“It was a remarkable piece of television, and Crews has left a remarkable legacy”

My Dead Body

My Dead Body, Channel 4

“The programme was not for the fainthearted. Most of us have never seen a dead body, certainly not like this. [Toni] Crews looked unrecognisable from the photographs we saw of her, and really looked very unlike a living person, her body waxy and swollen. With no fanfare, the professor of anatomy, Claire Smith, began cutting into her skull. The filming was done with restraint – it was less graphic than footage of hospital operations, for example, which are commonplace on television – and we were able to follow different procedures, such as the slicing of Crews’s brain and the removal of her eye socket. Crews’s donation was an incredible, selfless gift. It also clearly had a profound impact on the medical professionals, some of whom were shown in tears after the body was taken away for the final time. It was a remarkable piece of television, and Crews has left a remarkable legacy.”
Anita Singh, Telegraph

“It was graphic, grisly, vital TV that should have been given longer than 50 minutes.
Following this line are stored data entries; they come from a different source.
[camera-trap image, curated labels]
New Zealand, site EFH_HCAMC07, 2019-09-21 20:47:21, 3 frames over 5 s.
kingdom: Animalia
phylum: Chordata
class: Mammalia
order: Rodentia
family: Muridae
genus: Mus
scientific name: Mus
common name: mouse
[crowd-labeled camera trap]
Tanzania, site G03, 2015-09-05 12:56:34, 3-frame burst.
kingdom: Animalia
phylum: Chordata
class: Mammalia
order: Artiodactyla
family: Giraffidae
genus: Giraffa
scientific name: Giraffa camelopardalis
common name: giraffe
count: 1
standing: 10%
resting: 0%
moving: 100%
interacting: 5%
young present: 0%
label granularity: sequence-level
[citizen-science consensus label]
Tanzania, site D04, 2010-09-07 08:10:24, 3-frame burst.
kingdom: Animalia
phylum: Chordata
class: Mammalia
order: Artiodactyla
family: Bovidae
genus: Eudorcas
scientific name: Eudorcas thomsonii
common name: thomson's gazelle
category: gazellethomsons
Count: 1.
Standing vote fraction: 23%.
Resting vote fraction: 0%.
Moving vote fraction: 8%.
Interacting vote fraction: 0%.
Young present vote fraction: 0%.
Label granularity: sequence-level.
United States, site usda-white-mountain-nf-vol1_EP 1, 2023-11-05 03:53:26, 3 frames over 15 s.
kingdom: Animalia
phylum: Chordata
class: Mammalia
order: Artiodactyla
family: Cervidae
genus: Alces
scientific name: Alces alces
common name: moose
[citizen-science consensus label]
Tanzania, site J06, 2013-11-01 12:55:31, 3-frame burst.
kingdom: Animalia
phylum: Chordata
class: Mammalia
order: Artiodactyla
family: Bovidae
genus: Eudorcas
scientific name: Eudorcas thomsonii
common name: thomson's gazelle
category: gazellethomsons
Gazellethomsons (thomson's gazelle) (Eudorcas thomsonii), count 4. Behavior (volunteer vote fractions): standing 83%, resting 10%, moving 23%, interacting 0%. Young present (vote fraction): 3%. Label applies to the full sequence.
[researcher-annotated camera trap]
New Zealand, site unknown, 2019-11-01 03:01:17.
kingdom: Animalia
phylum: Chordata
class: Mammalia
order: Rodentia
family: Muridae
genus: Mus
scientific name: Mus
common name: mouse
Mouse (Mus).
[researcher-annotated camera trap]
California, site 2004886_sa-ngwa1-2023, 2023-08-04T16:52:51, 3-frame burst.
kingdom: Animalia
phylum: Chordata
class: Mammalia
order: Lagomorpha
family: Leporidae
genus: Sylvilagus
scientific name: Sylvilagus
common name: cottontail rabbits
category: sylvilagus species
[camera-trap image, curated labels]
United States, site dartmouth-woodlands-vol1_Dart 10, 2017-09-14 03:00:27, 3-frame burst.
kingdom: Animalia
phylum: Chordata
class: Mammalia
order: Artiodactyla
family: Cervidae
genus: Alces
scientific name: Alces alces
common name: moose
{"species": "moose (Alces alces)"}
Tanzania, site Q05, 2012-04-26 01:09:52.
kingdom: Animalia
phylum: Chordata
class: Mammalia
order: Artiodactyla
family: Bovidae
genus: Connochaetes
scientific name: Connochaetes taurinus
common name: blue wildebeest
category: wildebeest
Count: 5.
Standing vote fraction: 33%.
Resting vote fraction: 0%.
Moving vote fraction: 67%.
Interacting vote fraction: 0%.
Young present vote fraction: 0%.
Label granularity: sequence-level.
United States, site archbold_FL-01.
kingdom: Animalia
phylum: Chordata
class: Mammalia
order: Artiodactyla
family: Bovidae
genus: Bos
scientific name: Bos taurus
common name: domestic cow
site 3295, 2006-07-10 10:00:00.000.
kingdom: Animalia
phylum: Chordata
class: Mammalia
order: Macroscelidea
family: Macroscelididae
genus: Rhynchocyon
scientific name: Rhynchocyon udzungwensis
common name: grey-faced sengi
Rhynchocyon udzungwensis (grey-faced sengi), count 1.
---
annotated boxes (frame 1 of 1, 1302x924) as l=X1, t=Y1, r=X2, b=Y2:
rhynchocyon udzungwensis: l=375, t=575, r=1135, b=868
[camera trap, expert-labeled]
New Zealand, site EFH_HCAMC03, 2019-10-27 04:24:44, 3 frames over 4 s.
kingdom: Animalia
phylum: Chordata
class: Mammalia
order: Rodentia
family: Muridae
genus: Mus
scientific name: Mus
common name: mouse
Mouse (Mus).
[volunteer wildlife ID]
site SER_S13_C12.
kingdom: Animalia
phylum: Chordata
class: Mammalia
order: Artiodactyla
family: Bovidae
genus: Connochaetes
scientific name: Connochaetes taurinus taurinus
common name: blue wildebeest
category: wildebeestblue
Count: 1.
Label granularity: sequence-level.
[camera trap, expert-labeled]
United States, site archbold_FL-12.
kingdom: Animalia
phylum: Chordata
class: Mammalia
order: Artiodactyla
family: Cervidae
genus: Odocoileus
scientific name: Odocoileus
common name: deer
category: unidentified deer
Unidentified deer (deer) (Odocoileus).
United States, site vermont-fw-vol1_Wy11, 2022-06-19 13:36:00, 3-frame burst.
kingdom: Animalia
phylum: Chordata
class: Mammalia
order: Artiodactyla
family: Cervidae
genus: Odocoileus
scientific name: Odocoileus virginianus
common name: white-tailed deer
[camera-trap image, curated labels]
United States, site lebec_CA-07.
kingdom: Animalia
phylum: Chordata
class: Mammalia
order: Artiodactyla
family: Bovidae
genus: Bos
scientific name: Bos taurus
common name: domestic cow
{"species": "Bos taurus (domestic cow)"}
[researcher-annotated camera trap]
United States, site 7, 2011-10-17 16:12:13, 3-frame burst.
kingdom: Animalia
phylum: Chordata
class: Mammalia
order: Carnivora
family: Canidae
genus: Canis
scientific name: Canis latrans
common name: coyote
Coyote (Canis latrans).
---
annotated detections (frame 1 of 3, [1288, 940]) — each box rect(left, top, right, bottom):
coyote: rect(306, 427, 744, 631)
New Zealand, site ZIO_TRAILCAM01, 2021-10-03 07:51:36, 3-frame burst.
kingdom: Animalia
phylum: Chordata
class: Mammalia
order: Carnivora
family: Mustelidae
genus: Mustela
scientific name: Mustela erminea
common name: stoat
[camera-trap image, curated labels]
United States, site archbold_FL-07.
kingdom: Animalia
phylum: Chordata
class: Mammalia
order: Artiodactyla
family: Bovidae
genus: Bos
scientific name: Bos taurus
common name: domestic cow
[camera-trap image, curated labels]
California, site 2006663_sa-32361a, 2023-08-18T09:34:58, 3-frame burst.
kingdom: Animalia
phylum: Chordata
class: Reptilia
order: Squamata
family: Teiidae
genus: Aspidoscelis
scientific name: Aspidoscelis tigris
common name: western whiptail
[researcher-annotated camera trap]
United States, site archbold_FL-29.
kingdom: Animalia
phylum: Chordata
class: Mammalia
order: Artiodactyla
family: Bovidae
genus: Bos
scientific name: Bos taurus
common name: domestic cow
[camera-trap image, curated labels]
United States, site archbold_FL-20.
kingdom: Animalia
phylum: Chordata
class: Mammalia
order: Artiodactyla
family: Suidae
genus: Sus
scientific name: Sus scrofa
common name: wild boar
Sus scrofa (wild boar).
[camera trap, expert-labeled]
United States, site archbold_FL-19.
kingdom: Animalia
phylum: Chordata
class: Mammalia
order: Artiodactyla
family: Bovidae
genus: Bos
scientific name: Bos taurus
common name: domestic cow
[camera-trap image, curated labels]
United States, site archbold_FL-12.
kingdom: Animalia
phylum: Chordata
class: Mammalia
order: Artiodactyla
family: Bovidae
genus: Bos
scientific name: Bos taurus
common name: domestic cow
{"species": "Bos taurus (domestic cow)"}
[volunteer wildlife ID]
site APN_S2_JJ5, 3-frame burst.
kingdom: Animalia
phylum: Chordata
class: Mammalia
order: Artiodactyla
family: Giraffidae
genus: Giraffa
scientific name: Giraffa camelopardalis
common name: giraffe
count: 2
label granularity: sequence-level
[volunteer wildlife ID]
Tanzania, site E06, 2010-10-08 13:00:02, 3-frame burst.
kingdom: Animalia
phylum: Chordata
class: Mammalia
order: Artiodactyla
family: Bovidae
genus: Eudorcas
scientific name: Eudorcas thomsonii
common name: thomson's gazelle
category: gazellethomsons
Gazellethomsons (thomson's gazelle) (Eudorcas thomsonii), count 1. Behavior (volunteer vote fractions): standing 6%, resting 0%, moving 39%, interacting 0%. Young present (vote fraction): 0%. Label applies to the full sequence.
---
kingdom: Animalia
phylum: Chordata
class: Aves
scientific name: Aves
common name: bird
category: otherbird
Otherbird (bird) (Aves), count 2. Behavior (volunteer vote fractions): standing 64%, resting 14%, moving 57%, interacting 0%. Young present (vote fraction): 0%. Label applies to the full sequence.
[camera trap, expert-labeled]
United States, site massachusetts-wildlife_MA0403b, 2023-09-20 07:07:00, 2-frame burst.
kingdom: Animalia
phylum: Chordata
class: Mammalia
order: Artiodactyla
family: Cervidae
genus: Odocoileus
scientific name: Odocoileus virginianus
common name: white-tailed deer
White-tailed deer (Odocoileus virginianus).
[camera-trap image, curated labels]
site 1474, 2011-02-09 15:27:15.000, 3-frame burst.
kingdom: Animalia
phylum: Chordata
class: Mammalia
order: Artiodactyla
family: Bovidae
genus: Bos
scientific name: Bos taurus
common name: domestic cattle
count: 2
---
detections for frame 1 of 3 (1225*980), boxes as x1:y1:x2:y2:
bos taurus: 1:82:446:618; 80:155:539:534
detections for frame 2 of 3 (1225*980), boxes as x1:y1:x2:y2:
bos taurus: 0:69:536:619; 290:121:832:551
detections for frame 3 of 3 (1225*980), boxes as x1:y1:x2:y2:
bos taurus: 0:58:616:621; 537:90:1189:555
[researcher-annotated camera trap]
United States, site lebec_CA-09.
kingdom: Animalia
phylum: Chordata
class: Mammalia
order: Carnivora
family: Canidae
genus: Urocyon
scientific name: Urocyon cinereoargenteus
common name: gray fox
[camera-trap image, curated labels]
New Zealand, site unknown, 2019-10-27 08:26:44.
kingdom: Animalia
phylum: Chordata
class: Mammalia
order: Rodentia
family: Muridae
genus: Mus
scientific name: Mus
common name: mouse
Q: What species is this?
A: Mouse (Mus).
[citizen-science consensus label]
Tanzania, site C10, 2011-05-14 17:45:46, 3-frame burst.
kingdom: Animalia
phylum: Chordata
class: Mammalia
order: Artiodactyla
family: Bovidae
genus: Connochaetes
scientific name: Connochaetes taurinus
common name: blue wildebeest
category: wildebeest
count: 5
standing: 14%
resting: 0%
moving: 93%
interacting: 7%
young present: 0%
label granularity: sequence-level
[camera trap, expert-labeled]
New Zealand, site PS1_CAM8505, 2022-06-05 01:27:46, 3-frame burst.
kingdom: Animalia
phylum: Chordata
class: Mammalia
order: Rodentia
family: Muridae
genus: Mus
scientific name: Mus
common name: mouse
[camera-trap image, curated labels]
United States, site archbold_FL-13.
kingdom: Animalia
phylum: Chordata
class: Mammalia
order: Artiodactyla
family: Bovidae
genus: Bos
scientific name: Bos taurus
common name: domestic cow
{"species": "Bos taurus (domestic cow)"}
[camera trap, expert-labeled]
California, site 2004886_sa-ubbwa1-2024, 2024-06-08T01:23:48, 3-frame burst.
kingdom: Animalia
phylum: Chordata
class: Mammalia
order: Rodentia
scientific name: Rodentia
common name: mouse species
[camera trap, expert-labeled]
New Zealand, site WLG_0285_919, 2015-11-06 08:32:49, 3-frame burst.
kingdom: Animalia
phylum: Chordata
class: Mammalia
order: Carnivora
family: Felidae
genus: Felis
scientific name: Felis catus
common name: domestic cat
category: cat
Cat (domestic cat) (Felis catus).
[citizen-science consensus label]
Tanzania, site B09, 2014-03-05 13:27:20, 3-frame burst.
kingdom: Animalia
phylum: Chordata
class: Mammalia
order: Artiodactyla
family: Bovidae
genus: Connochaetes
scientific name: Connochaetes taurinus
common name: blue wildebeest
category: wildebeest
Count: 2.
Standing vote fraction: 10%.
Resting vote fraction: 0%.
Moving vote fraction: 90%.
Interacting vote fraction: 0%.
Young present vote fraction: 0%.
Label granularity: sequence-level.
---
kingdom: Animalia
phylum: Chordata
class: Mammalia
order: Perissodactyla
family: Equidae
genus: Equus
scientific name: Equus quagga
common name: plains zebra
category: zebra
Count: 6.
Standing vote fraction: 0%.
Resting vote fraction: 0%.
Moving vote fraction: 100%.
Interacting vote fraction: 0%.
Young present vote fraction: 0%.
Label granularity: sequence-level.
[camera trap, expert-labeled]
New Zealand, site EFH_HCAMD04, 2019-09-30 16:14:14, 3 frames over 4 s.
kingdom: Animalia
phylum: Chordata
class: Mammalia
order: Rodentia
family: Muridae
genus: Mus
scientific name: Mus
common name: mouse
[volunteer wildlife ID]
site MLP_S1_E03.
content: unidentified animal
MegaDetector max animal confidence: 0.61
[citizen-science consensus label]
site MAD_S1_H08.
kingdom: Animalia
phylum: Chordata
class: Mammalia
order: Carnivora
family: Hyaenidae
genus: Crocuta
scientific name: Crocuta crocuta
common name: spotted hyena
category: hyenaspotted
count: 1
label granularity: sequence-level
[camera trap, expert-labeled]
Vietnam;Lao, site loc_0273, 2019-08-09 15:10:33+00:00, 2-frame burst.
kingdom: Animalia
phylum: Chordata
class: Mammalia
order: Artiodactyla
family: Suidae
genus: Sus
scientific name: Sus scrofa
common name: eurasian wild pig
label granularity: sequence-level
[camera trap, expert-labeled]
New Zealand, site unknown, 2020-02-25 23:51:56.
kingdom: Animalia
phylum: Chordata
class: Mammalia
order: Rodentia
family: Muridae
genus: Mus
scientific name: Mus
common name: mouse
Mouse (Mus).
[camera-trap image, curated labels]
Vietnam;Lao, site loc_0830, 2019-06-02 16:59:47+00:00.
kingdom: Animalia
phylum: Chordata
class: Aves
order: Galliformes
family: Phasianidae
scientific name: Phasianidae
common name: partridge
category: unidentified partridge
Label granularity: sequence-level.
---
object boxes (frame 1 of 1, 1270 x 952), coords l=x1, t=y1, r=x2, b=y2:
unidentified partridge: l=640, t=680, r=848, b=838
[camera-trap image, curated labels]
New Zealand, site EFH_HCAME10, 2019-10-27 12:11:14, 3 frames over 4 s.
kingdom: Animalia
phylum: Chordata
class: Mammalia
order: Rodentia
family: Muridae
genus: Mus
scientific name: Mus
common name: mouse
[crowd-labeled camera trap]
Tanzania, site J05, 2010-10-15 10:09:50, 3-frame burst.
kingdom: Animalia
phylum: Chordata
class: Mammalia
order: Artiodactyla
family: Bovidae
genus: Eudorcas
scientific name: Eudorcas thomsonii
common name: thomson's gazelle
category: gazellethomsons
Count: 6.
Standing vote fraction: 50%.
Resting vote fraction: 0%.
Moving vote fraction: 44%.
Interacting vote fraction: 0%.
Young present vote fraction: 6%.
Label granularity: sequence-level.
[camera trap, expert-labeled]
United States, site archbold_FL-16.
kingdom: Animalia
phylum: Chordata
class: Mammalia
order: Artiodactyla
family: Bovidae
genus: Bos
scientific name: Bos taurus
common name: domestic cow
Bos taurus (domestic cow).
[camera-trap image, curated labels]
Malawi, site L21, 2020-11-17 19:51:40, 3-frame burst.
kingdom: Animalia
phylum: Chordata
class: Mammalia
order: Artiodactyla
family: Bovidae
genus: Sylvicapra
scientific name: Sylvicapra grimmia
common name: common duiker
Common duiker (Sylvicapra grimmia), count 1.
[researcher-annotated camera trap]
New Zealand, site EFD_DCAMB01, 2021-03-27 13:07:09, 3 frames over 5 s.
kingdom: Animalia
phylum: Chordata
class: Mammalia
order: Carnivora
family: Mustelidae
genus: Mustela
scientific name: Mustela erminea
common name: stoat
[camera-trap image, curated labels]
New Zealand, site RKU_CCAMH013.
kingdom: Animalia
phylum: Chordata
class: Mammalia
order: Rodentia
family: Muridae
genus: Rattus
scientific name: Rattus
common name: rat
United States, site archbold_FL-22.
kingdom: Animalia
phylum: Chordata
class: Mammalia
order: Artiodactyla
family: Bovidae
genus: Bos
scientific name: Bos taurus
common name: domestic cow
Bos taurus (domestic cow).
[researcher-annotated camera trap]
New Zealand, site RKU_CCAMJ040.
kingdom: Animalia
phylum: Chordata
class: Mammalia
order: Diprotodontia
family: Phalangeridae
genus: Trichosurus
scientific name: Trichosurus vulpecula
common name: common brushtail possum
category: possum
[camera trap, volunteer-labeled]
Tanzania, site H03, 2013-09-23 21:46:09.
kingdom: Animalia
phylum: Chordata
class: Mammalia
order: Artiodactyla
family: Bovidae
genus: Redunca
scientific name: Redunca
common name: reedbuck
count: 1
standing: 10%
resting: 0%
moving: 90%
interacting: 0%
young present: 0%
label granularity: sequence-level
I am not a squeamish person, but that cracking noise when the top half of her skull was pulled off was gruesome; even the medical students gasped. But it was an important reminder of the gift this young woman had given to science. I was glad her body had a custodian as caring as Professor Claire Smith. I kept thinking of Toni’s parents, watching and hearing all of this. It is what she wanted, yes, but she was still their baby. They should be very, very proud of her.”
Carol Midgley, The Times

“An unprecedented piece of television. Toni’s embalmed cadaver was treated with dignity but the audience of students gave a shocked gasp as the lid of her skull, sawn through, was removed with a crack. Many of them, like the great majority of viewers, could have never seen such a thing before. It made intensely difficult viewing and I had to keep reminding myself of two things: that Toni wanted this and that she had endured cancer with such bravery that to look away would be disrespectful as well as cowardly.”
Christopher Stevens, Daily Mail

“In the end, My Dead Body is a documentary about all kinds of courage. The courage to face terrible illness (Toni’s grandmother recalls seeing her face when she got back from the hospital and knew she must have received news that it was terminal – “but by the time she got to the back garden and the children, she was fine”); the courage to leave someone you have feared for a decade; the courage of a parent to go on after the very worst thing that can happen has happened; the courage to accede to a child’s wishes even when you can hardly bear to think about what that means. You don’t have to be in the lecture hall with Smith and her students to feel you have been enlarged and educated by Toni’s presence.”